Si khawarij berkata, “Adapun yang ketiga, dia (Ali) telah menghapus sebutan Amirul Mukminin dari dirinya. Kalau dia bukan amirul mukminin, berarti dia adalah amirul kafirin (pemimpin orang-orang kafir).”
Ibnu Abbas pun berkata, “Adakah alasan kalian selain tiga ini?”
Mereka menjawab, “Tidak, hanya tiga ini.”
Ibnu Abbas pun menjawab dengan keluasan ilmu yang ia miliki. Ia berkata, “Ucapan kalian bahwa Ali telah menggunakan manusia dalam memutuskan perkara (untuk mendamaikan persengketaan antara kaum muslimin), maka sebagai jawabannya akan kubacakan ayat yang membatalkan syubhat kalian. Jika ucapan kalian terbantah, maukah kalian kembali (ke jalan yang benar)?”
Mereka menjawab, “Ya, tentu kami akan kembali.”

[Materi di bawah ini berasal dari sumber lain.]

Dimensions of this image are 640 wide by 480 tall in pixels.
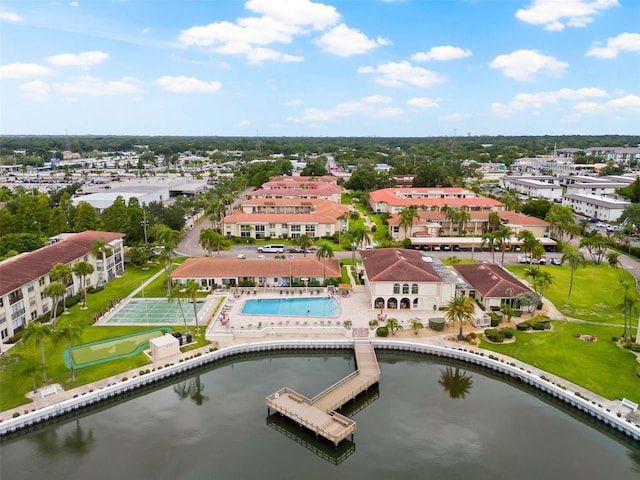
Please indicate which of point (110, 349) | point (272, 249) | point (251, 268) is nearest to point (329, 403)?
point (110, 349)

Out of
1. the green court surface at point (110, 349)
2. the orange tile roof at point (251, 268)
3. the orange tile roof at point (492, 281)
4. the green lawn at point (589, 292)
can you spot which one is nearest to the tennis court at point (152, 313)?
the green court surface at point (110, 349)

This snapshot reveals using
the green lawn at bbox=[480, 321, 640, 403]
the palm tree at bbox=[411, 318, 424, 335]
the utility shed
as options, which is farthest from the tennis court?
the green lawn at bbox=[480, 321, 640, 403]

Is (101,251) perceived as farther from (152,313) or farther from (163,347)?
(163,347)

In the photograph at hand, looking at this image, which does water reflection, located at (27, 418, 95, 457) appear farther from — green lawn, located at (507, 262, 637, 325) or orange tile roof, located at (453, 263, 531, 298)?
green lawn, located at (507, 262, 637, 325)

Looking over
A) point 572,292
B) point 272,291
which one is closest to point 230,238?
point 272,291

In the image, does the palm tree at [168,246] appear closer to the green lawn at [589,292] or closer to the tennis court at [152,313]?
the tennis court at [152,313]
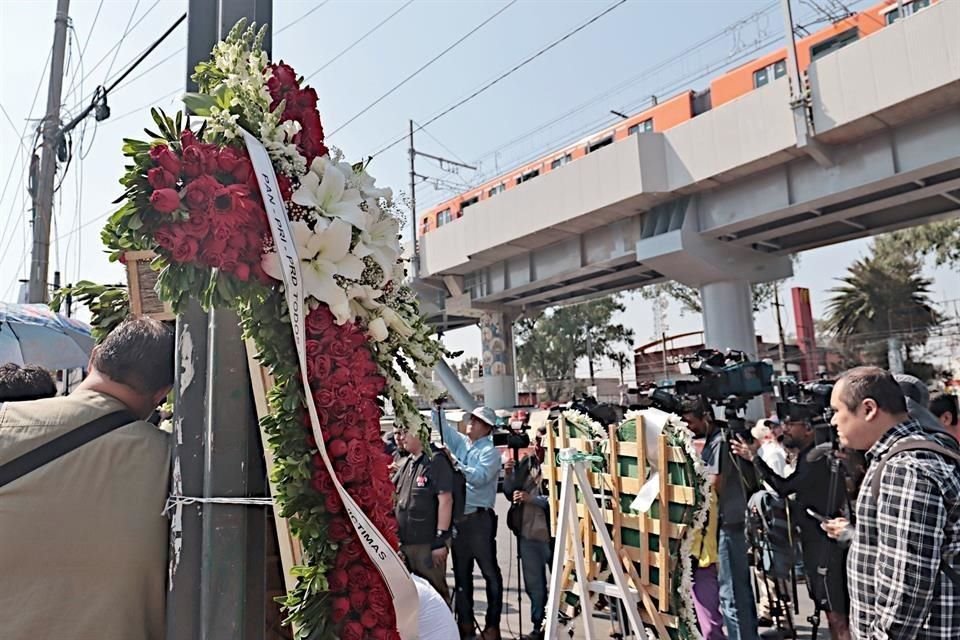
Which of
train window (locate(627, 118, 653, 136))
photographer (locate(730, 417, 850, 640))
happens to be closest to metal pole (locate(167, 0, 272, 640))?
photographer (locate(730, 417, 850, 640))

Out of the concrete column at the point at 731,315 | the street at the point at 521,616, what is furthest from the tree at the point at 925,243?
the street at the point at 521,616

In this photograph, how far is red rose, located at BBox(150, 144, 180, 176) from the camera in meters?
1.39

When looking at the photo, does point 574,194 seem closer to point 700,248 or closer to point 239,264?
point 700,248

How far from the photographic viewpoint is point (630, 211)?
58.0ft

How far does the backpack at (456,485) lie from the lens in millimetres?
4961

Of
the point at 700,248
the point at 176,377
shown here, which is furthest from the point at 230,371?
the point at 700,248

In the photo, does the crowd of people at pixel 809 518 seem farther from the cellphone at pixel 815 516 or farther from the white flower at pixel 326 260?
the white flower at pixel 326 260

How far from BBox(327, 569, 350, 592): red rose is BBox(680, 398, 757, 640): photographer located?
3.43 metres

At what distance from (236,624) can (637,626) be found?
2577 mm

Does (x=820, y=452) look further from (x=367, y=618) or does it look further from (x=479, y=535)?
(x=367, y=618)

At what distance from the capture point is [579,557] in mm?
3668

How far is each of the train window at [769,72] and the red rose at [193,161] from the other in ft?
55.2

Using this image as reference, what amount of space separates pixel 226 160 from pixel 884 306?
37.6 metres

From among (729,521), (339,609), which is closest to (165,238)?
(339,609)
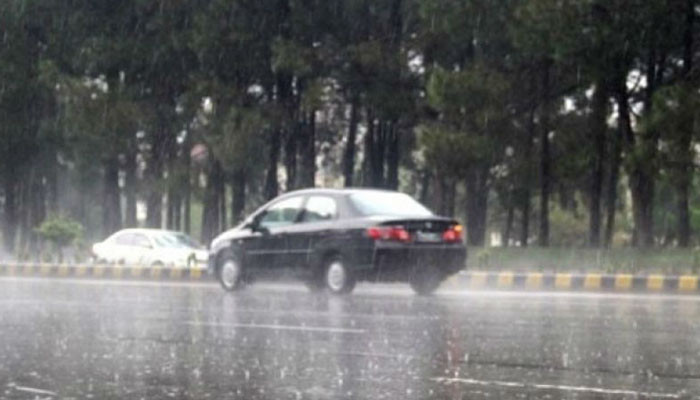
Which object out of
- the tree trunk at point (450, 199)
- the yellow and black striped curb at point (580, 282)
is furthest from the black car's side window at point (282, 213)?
the tree trunk at point (450, 199)

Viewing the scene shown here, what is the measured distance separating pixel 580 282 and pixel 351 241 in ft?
17.3

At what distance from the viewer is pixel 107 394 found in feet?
30.4

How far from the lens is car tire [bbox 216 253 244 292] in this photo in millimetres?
24938

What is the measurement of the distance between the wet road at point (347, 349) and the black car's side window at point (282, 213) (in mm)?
3533

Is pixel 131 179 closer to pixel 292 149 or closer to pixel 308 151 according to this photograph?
pixel 292 149

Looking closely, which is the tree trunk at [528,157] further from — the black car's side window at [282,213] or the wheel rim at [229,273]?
the black car's side window at [282,213]

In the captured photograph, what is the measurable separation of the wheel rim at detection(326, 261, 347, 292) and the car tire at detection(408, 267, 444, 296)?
963 mm

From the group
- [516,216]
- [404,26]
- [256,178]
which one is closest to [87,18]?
[404,26]

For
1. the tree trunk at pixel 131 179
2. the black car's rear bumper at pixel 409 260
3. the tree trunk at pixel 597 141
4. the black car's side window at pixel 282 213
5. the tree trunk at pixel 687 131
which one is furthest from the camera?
the tree trunk at pixel 131 179

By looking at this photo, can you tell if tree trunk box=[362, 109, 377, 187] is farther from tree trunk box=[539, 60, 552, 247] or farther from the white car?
the white car

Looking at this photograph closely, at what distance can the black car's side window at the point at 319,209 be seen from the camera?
23.2 metres

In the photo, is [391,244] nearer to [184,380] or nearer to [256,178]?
[184,380]

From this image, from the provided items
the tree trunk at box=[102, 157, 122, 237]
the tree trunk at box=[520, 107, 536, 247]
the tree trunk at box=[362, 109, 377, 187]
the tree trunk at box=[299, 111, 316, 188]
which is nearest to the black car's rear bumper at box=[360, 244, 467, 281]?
the tree trunk at box=[520, 107, 536, 247]

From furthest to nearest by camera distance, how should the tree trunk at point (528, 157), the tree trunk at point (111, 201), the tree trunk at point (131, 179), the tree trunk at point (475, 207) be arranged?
1. the tree trunk at point (111, 201)
2. the tree trunk at point (131, 179)
3. the tree trunk at point (475, 207)
4. the tree trunk at point (528, 157)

Ibnu Abbas berkata, “Ketahuilah, sesungguhnya Allah telah menyerahkan di antara hukum-Nya kepada hukum (keputusan) manusia, seperti dalam menentukan harga kelinci untuk tebusan saat ihram. Allah berfirman,
‘Hai orang-orang yang beriman, janganlah kamu membunuh binatang buruan, ketika kamu sedang ihram. Barang siapa di antara kamu membunuhnya dengan sengaja, maka dendanya ialah mengganti dengan binatang ternak seimbang dengan buruan yang dibunuhnya, menurut putusan (hukum) dua orang yang adil di antara kamu.....’ (QS Al Maidah: 95).
Demikian pula dalam perkara perempuan dan suaminya yang bersengketa, Allah juga menyerahkan hukumnya kepada hukum (keputusan) manusia untuk mendamaikan antara keduanya. Allah berfirman, ‘Dan jika kamu khawatirkan ada persengketaan antara keduanya, maka kirimlah seorang hakam dari keluarga laki-laki dan seorang hakam dari keluarga perempuan...’ (QS. An Nisa: 35)
Maka demi Allah, jawablah oleh kalian. Apakah diutusnya seorang manusia untuk mendamaikan hubungan mereka dan mencegah pertumpahan darah di antara mereka (sebagaimana yang dilakukan Ali), lebih pantas untuk dilakukan, atau hukum manusia perihal seekor kelinci dan urusan pernikahan wanita (yang lebih pantas)? Manakah yang menurut kalian yang lebih pantas?”
Para teroris itu pun tersadar seraya menjawab, “Bahkan inilah (yakni mengutus manusia untuk mendamaikan manusia dari pertumpahan darah) yang lebih pantas.”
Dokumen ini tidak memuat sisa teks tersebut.